Par principe, un télétravailleur frontalier relève du régime de Sécurité sociale de l’État d’emploi lorsque le télétravail n’atteint pas 25 % de son temps de travail global ou de sa rémunération.

Cependant, dans le contexte de la crise sanitaire liée à la propagation de la Covid-19, les États-membres de l’Union européenne avaient mis en place une « période de flexibilité » pour les travailleurs frontaliers et transfrontaliers exerçant, du fait des confinements, une part substantielle de leur activité en télétravail dans leur État de résidence.

Ainsi, les salariés qui dépassaient le seuil de 25 % continuaient à jouir de la Sécurité sociale de leur État d’emploi.

Cette période de flexibilité a pris fin le 30 juin 2023.

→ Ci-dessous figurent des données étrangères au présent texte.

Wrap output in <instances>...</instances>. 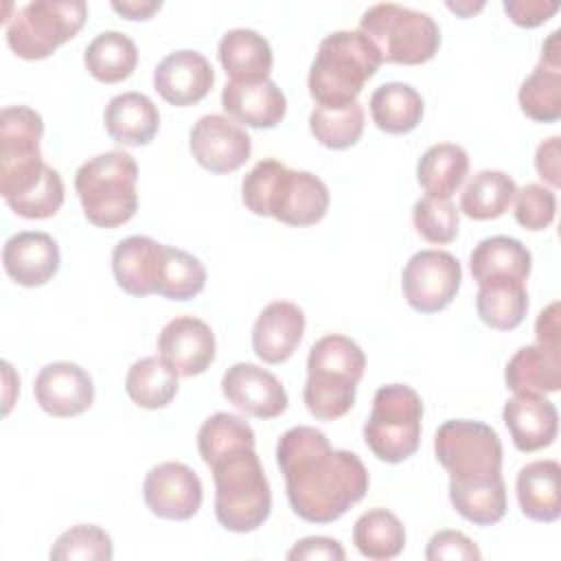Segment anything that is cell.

Tirant les leçons de cette crise, plusieurs États européens, dont la France, ont signé un accord-cadre pour faciliter le télétravail des transfrontaliers.

Ce nouvel accord, applicable depuis le 1er juillet 2023 pour une durée de 5 ans, permet aux frontaliers travaillant moins de 50 % de leur temps dans leur État de résidence de continuer de relever de la Sécurité sociale de l’État d’emploi.

Il concerne, notamment :

  • les salariés frontaliers relevant de la législation française de Sécurité sociale dont la résidence est située hors de France et dont l'employeur ou l'entreprise est situé en France ;
  • les salariés résidants en France dont l’employeur est situé sur le territoire d'un autre État membre de l'Union Européenne également signataire de l’accord.

Précision importante : l’accord n’est applicable qu’aux salariés frontaliers ayant un seul employeur ou dont les différents employeurs sont tous établis dans un même État.

Notez que les travailleurs indépendants ne sont pas concernés par cet accord.